Home builders will always support stringent fire safety code changes when they make sense, such as hard-wired, battery-operated smoke alarms. However, as a society, we cannot afford to deny needed housing for the sake of new requirements without proven benefits. While they should remain an option for homeowners who choose them, fire sprinklers in single-family homes are expensive to install, can be difficult to maintain and do not represent a cost-effective safety improvement over smoke alarm systems.
Ever since the ICC implemented the sprinkler mandate in 2009, 47 states have either declined to adopt the mandate or passed legislation forbidding a mandate to install sprinklers in one- and two-family homes. It is vital for you to understand the competitive disadvantage that a fire sprinkler mandate would create for New York state. With every neighboring state rejecting a fire sprinkler mandate, this would only exacerbate New York’s reputation as the most over-taxed and -regulated state in the county.
The housing market in New York and our economy have suffered greatly over the last several years. Gov. Cuomo stated that taxes are driving people out of this state and are the greatest obstacle to the state’s long-term health. Make no mistake: This fire sprinkler mandate would be nothing more than another $10,000 to $20,000 tax on anyone buying a new home in this state.

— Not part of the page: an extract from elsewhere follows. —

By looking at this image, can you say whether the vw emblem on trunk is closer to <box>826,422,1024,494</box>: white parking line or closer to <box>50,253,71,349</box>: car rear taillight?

Sprinkler mandate supporters have questioned these figures, but they are consistent with the numbers released in their own report (NFPA Fire Research Foundation 2013 Cost of Residential Sprinkler Final Report, issued September 2013), which states that the cost for installing fire sprinklers in three houses in Greenburgh, N.Y., averaged $13,333 per house and ranged between $8,000 and $21,000.
But you must understand that there are so many hidden addition costs that homebuyers are not even aware of, especially if their homes are being built in a district that has private water (just fewer than 1.9 million New Yorkers are in this category, per the National Ground Water Association) or antiquated infrastructure. These addition costs include tap fees (some as high as $4,500) mandated by local water purveyors, larger water lines and storage tanks for private water.
Gov. Cuomo recently signed legislation that would require home builders to provide paperwork to prospective buyers on the benefits and costs of installing fire sprinklers in their homes. This new law makes home builders the biggest promoters of fire sprinklers in New York. The New York State Builders Association and the New York State Association of Realtors were the leading proponents of that legislation, and FASNY and other sprinkler mandate supporters vehemently opposed this bill. Maybe you should have asked them why that is.
We believe, like most New Yorkers, that this new law is the reasonable approach. We think that informed consumer choice is the correct answer here. Home builders have no desire or motivation (financial or otherwise) to deter homebuyers from choosing to include fire sprinklers in their new home. Builders would profit from such a decision.
The fact, which seems to be ignored by a lot of people, is that homebuyers choose not to install fire sprinklers — thus, this overzealous desire by some to mandate them. We know there is a viable solution to this issue, but it is not mandating fire sprinklers on the already overwhelmed taxpayers of New York.
The next time you write a story regarding our industry, I would at least expect you to extend the courtesy of contacting me. Thank you.
Lewis A. Dubuque
Albany
The writer is executive vice president of the New York State Builders Association.